§ **Given text**
^^^^

And if the mob was running things on
Anguilla
, don't
they have weapons sources of their own? Is the Mafia really dependent upon some
passing nut with a shipful of carbines? Van Gurp says he'd never heard of
Anguilla
before; does Foot contend that if Van Gurp hadn't stumbled on
Anguilla
in July of 1967 the whole Anguillan rebellion wouldn't have happened?

Nearly two-thirds of "Last
Year's Bradshaw" is devoted to PAM. Foot suggests PAM is dominated by evil
landowners trying to bring down an upright trade unionist (Colonel Bradshaw)
and that PAM created the Anguillan rebellion itself as a roundabout way to
defeat Bradshaw.
Private Eye's
Foot behaved here like what has been
called a "knee-jerk liberal"; he leaped to his liberal political
stance before being sure of his facts. On the one side he saw a black (check)
who was a union leader (check) and head of something called the Labour Party
(check). On the other side he saw white exploiters of black men (check) with
upper-class English friends (check) and supporters in the British Conservative
Party (check). That's all Paul Foot needed to know, and I think it's obvious
it's all he ever found out.

In the course of preparing this
book I spoke with or wrote to several journalists, needing clarification on
things they'd reported or attempting to unravel contradiction between different
reports on the same event. Of them all, only Paul Foot showed any reluctance to
talk to me. I phoned him and I visited the offices of
Private Eye
on
Greek
Street
, and I got nowhere. It had all been a long
time ago, he didn't remember the articles well enough to talk about them, and
he wasn't really that interested.

^^^^

§ **Excerpted data**
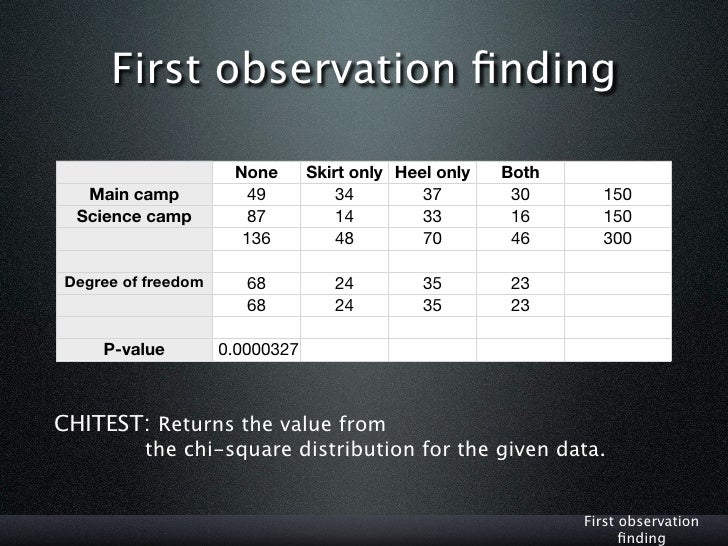 First observation finding

|  | None | Skirt only | Heel only | Both |  |
|---|---|---|---|---|---|
| Main camp | 49 | 34 | 37 | 30 | 150 |
| Science camp | 87 | 14 | 33 | 16 | 150 |
|  | 136 | 48 | 70 | 46 | 300 |
|  |  |  |  |  |  |
| Degree of freedom | 68 | 24 | 35 | 23 |  |
|  | 68 | 24 | 35 | 23 |  |
|  |  |  |  |  |  |
| P-value | 0.0000327 |  |  |  |  |

CHITEST: Returns the value from the chi-square distribution for the given data.

First observation finding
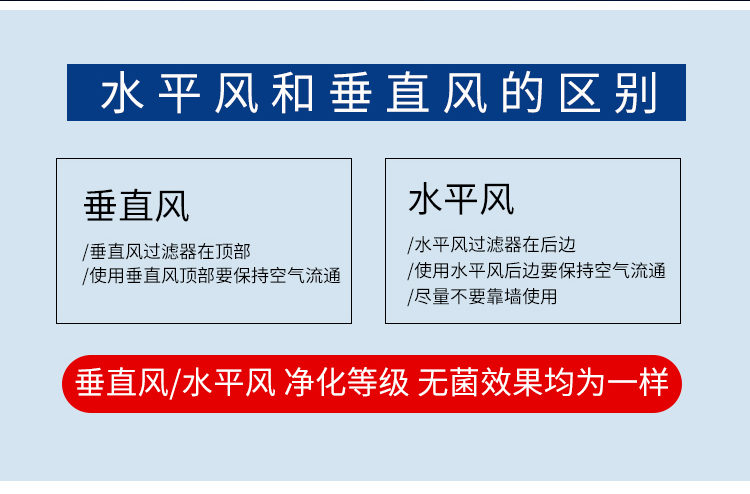 水平风和垂直风的区别

垂直风

/垂直风过滤器在顶部
/使用垂直风顶部要保持空气流通

水平风

/水平风过滤器在后边
/使用水平风后边要保持空气流通
/尽量不要靠墙使用

垂直风/水平风 净化等级 无菌效果均为一样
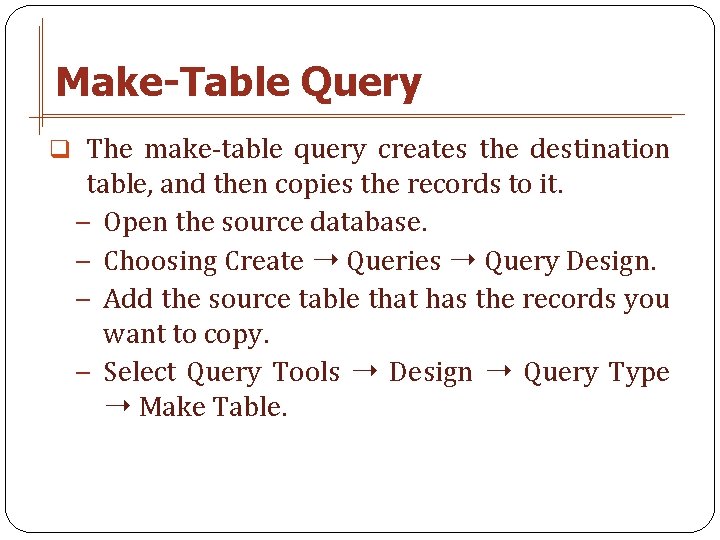 Make-Table Query

❑ The make-table query creates the destination table, and then copies the records to it.

– Open the source database.

– Choosing Create → Queries → Query Design.

– Add the source table that has the records you want to copy.

– Select Query Tools → Design → Query Type → Make Table.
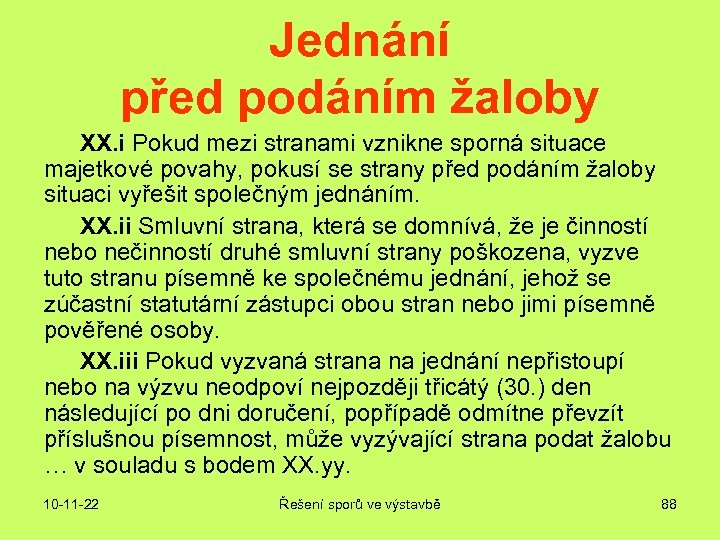 Jednání před podáním žaloby

XX.i Pokud mezi stranami vznikne sporná situace majetkové povahy, pokusí se strany před podáním žaloby situaci vyřešit společným jednáním.

XX.ii Smluvní strana, která se domnívá, že je činností nebo nečinností druhé smluvní strany poškozena, vyzve tuto stranu písemně ke společnému jednání, jehož se zúčastní statutární zástupci obou stran nebo jimi písemně pověřené osoby.

XX.iii Pokud vyzvaná strana na jednání nepřistoupí nebo na výzvu neodpoví nejpozději třicátý (30.) den následující po dni doručení, popřípadě odmítne převzít příslušnou písemnost, může vyzývající strana podat žalobu … v souladu s bodem XX.yy.

10-11-22 Řešení sporů ve výstavbě 88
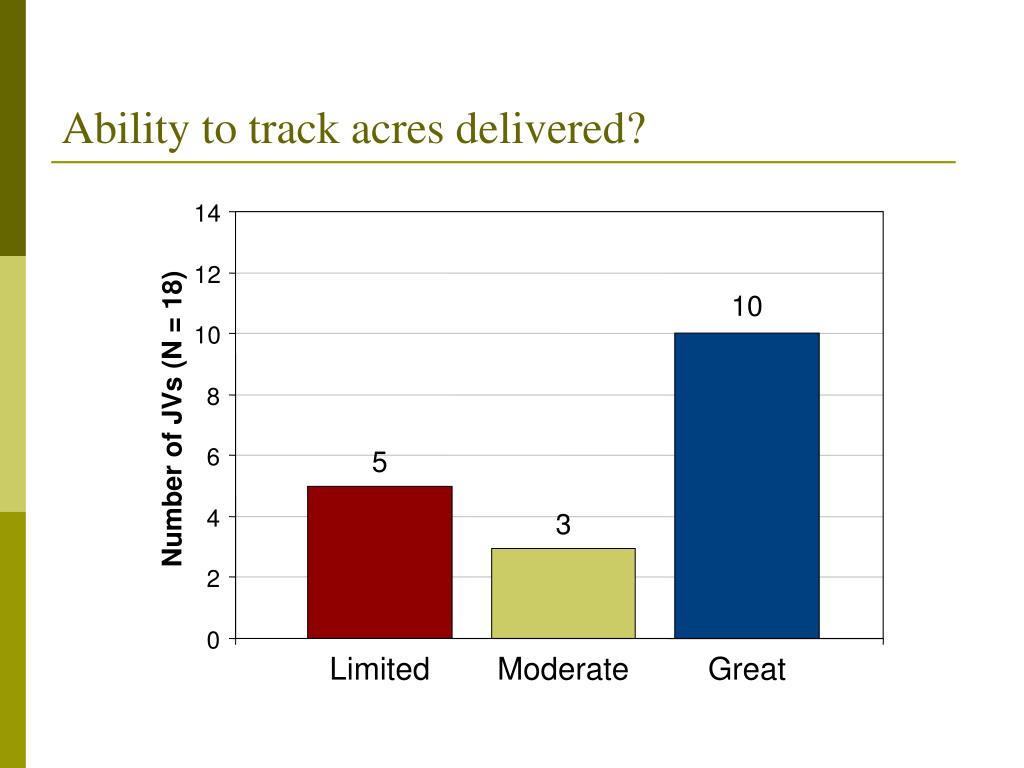 Ability to track acres delivered?

Number of JVs (N = 18)

14
12
10
8
6
4
2
0

5
3
10

Limited
Moderate
Great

^^^^

§ **Work instruction**
Repeat everything in the Anguilla passage from "Nearly two-thirds of" down to "ever found out.". You can set the rows aside; nothing here relies on them.

§ **Response area**
Nearly two-thirds of "Last
Year's Bradshaw" is devoted to PAM. Foot suggests PAM is dominated by evil
landowners trying to bring down an upright trade unionist (Colonel Bradshaw)
and that PAM created the Anguillan rebellion itself as a roundabout way to
defeat Bradshaw.
Private Eye's
Foot behaved here like what has been
called a "knee-jerk liberal"; he leaped to his liberal political
stance before being sure of his facts. On the one side he saw a black (check)
who was a union leader (check) and head of something called the Labour Party
(check). On the other side he saw white exploiters of black men (check) with
upper-class English friends (check) and supporters in the British Conservative
Party (check). That's all Paul Foot needed to know, and I think it's obvious
it's all he ever found out.